The panel of judges have given their opinions on the Strategies for Engineered Negligible Senescence (SENS) and the solicited submissions. Go and take a look. I think the core of the thing is here:

"We need to remember that all hypotheses go through a stage where one or a small number of investigators believe something and others raise doubts. The conventional wisdom is usually correct. But while most radical ideas are in fact wrong, it is a hallmark of the scientific process that it is fair about considering new propositions; every now and then, radical ideas turn out to be true. Indeed, these exceptions are often the most momentous discoveries in science.

"SENS has many unsupported claims and is certainly not scientifically proven. I personally would be surprised if de Grey is correct in the majority of his claims. However, I don't think Estep et al. have proved that SENS is false; that would require more research. In some cases, SENS makes claims that run parallel to existing research (while being more sensational). Future investigation into those areas will almost certainly illuminate the controversy. Until that time, people like Estep et al. are free to doubt SENS. I share many of those doubts, but it would be overstating the case to assert that Estep et al. have proved their point."

A majority of the judges also argued that if SENS was not exactly science, de Grey (a computer scientist by training) had described his proposals as a kind of engineering project -- and they upbraided Estep et al. for not considering them on those terms. Rodney Brooks wrote, "I have no confidence that they understand engineering, and some of their criticisms are poor criticisms of a legitimate engineering process."

Craig Venter most succinctly expressed the prevailing opinion. He wrote, "Estep et al. in my view have not demonstrated that SENS is unworthy of discussion, but the proponents of SENS have not made a compelling case for it."
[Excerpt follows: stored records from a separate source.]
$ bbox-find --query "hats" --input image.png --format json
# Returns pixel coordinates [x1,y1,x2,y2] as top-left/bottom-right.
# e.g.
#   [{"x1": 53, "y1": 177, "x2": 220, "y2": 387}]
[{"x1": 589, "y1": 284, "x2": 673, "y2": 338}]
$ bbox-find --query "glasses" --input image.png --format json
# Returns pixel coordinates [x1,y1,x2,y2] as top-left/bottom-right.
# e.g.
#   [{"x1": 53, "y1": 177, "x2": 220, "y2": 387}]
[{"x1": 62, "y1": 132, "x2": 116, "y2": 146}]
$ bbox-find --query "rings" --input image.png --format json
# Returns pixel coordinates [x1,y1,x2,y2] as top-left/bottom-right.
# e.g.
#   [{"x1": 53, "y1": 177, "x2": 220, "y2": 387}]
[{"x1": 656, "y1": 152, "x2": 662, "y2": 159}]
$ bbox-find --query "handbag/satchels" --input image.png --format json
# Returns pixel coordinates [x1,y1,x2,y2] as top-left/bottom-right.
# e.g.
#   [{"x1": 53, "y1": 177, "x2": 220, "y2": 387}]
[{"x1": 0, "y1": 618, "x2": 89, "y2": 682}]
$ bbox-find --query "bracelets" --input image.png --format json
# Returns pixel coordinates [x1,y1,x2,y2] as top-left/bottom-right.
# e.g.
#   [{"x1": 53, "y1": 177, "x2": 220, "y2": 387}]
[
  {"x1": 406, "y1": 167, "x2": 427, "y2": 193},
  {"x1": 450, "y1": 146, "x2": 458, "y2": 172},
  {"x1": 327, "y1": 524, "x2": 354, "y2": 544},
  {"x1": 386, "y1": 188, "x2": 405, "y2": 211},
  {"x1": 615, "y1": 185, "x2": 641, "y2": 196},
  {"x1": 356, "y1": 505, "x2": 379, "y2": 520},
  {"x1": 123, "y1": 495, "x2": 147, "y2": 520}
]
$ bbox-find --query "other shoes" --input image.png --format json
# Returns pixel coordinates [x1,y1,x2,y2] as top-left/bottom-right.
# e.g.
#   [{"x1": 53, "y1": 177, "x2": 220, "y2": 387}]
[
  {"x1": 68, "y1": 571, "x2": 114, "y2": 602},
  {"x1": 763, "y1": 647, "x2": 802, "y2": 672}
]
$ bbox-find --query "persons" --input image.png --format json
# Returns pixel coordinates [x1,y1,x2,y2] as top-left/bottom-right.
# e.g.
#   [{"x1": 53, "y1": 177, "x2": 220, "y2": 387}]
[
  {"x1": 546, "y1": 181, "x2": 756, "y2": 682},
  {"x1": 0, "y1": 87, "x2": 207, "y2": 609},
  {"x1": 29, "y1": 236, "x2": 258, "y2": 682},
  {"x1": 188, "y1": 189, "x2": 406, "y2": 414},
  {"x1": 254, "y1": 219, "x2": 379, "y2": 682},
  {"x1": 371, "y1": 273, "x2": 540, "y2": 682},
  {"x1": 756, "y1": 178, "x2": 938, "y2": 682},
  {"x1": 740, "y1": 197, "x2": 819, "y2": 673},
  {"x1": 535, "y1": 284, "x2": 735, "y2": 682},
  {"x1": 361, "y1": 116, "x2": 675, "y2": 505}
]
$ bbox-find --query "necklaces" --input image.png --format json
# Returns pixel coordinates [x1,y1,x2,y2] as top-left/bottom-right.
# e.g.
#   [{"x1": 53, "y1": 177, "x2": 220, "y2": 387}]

You might also want to take a look at my earlier comments on the submissions. I am, it has to be said, surprised that editor Jason Pontin has gone ahead and awarded his half of the $20,000 prize to Estep et al (who will be donating it to the American Federation for Aging Research) despite the judges' opinion. To me, this is a helpful reminder that Pontin, for all he's shown himself to be a stand up fellow, is no supporter of SENS. I get the impression that, after past events, he would like to draw a nice line under this episode, declare victory irrespective of the contents, and move on.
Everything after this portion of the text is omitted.